## begin Data section
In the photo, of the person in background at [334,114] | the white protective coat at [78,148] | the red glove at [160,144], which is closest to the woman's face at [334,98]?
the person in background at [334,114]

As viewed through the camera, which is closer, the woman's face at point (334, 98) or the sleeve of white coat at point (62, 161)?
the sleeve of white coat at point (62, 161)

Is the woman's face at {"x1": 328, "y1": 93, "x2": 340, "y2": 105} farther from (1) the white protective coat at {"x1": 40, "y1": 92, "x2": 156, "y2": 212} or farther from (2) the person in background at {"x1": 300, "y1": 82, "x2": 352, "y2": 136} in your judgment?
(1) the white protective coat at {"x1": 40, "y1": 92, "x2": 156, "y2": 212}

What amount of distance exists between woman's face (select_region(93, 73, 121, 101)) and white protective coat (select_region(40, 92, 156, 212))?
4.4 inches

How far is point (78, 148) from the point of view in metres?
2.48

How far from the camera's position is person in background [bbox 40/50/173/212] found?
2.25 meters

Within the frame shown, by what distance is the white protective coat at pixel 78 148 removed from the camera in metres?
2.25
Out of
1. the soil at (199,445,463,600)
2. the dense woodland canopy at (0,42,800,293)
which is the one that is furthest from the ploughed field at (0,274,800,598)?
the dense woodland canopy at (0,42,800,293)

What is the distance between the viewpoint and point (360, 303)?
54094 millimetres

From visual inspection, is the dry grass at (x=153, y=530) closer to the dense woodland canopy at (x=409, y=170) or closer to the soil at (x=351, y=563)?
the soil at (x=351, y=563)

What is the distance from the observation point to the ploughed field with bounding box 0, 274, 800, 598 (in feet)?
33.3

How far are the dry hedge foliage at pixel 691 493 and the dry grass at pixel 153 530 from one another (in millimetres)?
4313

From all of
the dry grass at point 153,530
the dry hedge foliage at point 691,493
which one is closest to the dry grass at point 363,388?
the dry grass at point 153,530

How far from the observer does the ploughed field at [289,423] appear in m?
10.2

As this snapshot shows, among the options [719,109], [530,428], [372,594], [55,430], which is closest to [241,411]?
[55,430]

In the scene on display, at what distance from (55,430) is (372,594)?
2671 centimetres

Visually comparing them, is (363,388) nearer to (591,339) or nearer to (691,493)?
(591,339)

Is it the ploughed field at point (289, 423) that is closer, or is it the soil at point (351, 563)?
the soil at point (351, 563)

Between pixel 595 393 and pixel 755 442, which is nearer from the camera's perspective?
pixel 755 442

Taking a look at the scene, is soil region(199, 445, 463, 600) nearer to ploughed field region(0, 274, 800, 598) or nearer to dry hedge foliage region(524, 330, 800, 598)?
## end Data section
◆ Work to do: Copy out all of the lines above exactly.

◆ Written response:
In the photo, of the person in background at [334,114] | the white protective coat at [78,148] | the red glove at [160,144], which is closest to the woman's face at [334,98]?
the person in background at [334,114]

As viewed through the camera, which is closer, the woman's face at point (334, 98) or the sleeve of white coat at point (62, 161)?
the sleeve of white coat at point (62, 161)

Is the woman's face at {"x1": 328, "y1": 93, "x2": 340, "y2": 105} farther from (1) the white protective coat at {"x1": 40, "y1": 92, "x2": 156, "y2": 212} or farther from (2) the person in background at {"x1": 300, "y1": 82, "x2": 352, "y2": 136} in your judgment?
(1) the white protective coat at {"x1": 40, "y1": 92, "x2": 156, "y2": 212}

What amount of distance exists between woman's face (select_region(93, 73, 121, 101)) and white protective coat (select_region(40, 92, 156, 212))?
4.4 inches

How far is point (78, 148) from the point of view in metres?
2.48

How far from the camera's position is person in background [bbox 40/50/173/212] found?
2.25 meters

Within the frame shown, by what distance is the white protective coat at pixel 78 148 removed from the camera in metres?
2.25
Out of
1. the soil at (199,445,463,600)
2. the dense woodland canopy at (0,42,800,293)
which is the one that is furthest from the ploughed field at (0,274,800,598)?
the dense woodland canopy at (0,42,800,293)

What is the distance between the viewpoint and point (360, 303)?
54094 millimetres

From visual inspection, is the dry grass at (x=153, y=530) closer to the dense woodland canopy at (x=409, y=170) or closer to the soil at (x=351, y=563)?
the soil at (x=351, y=563)

What is the distance from the observation point to the ploughed field with bounding box 0, 274, 800, 598 (in feet)?
33.3

How far are the dry hedge foliage at pixel 691 493 and the dry grass at pixel 153 530 from one another (in millimetres)?
4313

From all of
the dry grass at point 153,530
the dry hedge foliage at point 691,493
which one is closest to the dry grass at point 363,388?
the dry grass at point 153,530

How far from the observer does the ploughed field at [289,423] appear in m?
10.2

As this snapshot shows, among the options [719,109], [530,428], [372,594], [55,430], which is closest to [241,411]?
[55,430]

In the scene on display, at what distance from (55,430) is (372,594)?
2671 centimetres

Visually comparing them, is (363,388) nearer to (591,339) or nearer to (691,493)?
(591,339)

Is it the ploughed field at point (289, 423) that is closer, or is it the soil at point (351, 563)?
the soil at point (351, 563)

Between pixel 595 393 and pixel 755 442, which is nearer from the camera's perspective?
pixel 755 442

Taking a look at the scene, is soil region(199, 445, 463, 600) nearer to ploughed field region(0, 274, 800, 598) or nearer to dry hedge foliage region(524, 330, 800, 598)?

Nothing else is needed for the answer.